Dort finden sich eine ganze Reihe von Unternehmen, die man auf den ersten Blick nicht mit dem Thema "Elektronische Archivierung" in Verbindung bringen würde, wie z.B. Google, Bloomberg oder Veritas. Auch die verschiedenen Platzierungen in den vier Segmenten lassen bereits deutlich werden, das es nicht um klassische Archivierungsprodukte geht – denn sonst müssten IBM und EMC ganz oben rechts stehen. Stattdessen oben Microsoft, die mit langzeitiger Archivierung nun überhaupt nichts am Hut haben. Also genaugenommen geht es um "Speicherung und Sicherung" bei E-Mail und Web-Inhalten.

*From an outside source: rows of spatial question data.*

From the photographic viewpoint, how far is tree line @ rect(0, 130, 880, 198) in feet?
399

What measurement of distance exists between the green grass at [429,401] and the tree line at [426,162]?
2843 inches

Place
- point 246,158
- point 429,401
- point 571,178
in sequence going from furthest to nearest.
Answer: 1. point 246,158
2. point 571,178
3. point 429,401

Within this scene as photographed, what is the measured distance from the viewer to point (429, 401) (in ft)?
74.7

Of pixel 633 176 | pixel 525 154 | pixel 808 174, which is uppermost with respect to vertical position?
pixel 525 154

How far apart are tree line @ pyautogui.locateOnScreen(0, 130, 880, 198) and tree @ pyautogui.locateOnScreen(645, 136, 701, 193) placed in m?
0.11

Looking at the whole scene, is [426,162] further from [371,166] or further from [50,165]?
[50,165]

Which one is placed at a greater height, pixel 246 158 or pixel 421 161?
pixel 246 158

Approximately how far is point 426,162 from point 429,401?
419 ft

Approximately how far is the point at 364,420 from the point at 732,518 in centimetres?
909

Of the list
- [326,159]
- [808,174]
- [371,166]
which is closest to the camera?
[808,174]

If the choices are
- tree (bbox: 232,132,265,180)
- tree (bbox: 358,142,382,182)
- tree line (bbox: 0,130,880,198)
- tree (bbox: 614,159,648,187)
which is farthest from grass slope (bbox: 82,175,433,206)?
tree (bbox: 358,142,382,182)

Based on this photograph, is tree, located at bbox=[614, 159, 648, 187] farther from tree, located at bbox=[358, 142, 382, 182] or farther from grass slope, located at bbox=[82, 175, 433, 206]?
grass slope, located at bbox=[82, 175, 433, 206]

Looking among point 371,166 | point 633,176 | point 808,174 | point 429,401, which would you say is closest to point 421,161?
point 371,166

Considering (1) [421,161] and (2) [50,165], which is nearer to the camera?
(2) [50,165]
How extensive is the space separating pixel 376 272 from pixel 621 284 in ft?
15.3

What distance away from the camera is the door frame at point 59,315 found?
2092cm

Liest man sich nun die einzelnen Beschreibungen (den Bericht gibt es übrigens bei Proofpoint im Download) durch, stellt man fest, um welche Produkte es geht:

  • Actiance Vantage: Messaging, E-Mail, Sharepoint & Co.
  • Barracuda C2C ArchiveOne: Messaging, Echange & Co.
  • Bloomberg Vault (noch in Entwicklung): diverses für Risk Management, E-Discovery und MIFID-Compliance
  • Commvault: E-Mail, File Shares, Exchange, Web und so einiges anderes mit verschiedenen Modulen
  • EMC SourceOne: Office, Sharepoint, E-Mail, E-Discovery und anderes – eines unter mehreren EMC Produkten
  • Global Relay: E-Mail, Exchange, Messaging und anderes unter dem Blickwinkel Information Governance (Bloomberg ist Kunde von denen 🙂 ) 
  • Google Vault: alles was sich so auf Google tummelt, besonders GoogleMail, Hangouts, Google Drive etc. und natürlich Postini 🙂
  • GWAVA: Exchange, Office, GMail, Novell … 
  • Hewlett Packard Enterprise (HPE) Consolidated Archive (HPCA): Exchange, Office 365, Domino, Gmail, Dateien aus dem Dateisystem, SharePoint, Social und anderes – aber HPE hat natürlich auch noch andere Archivierungsprodukte 🙂
  • IBM Content Collector: auch hier E-Mail, Dateinen, Domino, Sharepoint – aber erstmal auch was klassisches: SAP-Archivierung – ungeachtet dass der Content Collector nur einsammelt gibt es natürlich bei IBM eine Vielzahl an Archivierungsprodukten
  • Microsoft Exchange Archiving: liebe Kollegen, dass ist nun wirklich nur Sicherung, Entlastung des aktuellen Systems durch "Archive" a la PST. Microsoft steht da erst ganz am Anfang was wirklich Archivierung oder gar Digital Preservation angeht.
  • Mimecast Unified E-Mail-Managemernt Platform: … sagt es schon – Office 365 und Exchange im Fokus.
  • Proofpoint: Exchange, Office 365, Dateisystem-Dateien, SharePoint … aber auch viel Social wie Skype, Linkedin, Twitter und anderes – einer der interessanteren Anbieter aus dem Quadranten
  • Smarsh: das übliche wie oben, aber auch Speicherung von Messinging aus Business Aplications wie Lync, Yammer, Jive etc.
  • Veritas (früher Symantec, jetzt Carlyle Group) Enterprise Vault: ein Klassiker bei E-Mail-Archivierung, aber nicht nur – auch andere Kommunikationskanäle werden erfasst und das Thema Backup gibt es auch noch
  • ZL Technologies Unified Archive: neben den Themen wie oben … auch Records Management

 

Aber schon diese kurze Zusammenstellung zeigt, dass es nicht um das Thema Archivierung im klassischen Sinne geht. Die Gefahr bei den untersuchten Lösungen ist, dass man sich hier wieder Insel schafft, das übergreifende Records Management ausser Acht lässt, und die klassischen Vorteile der Archivierung im Enterprise Content Management zu Lasten von Informationsinseln opfert. Immerhin wissen wir auch nun, warum das Thema "Archiving" nicht im Gartner Quadranten für Enterprise Content Management enthalten ist – offenbar andere Leute, andere Abteilung, andere Baustelle. Oder da ist eine ganz andere Erklärung – Archivierung von gescannten Dokumenten und Daten aus großen Anwendungssystemen tritt in den Hintergrund, ist Selbstverständlichkeit – und nun mausern sich langsam die Unternehmen, die sich um all die anderen Inhalte im Web, in der Kommunikation – und vielleicht auch bald im IoT – kümmern. Ach ja – und ganz Schluss – Opentext flog raus, weil es die Umsatzkriterien nicht erfüllte … OpenText, ein nur wahrlich klassischer ganzheitlicher Archivierungsanbieter.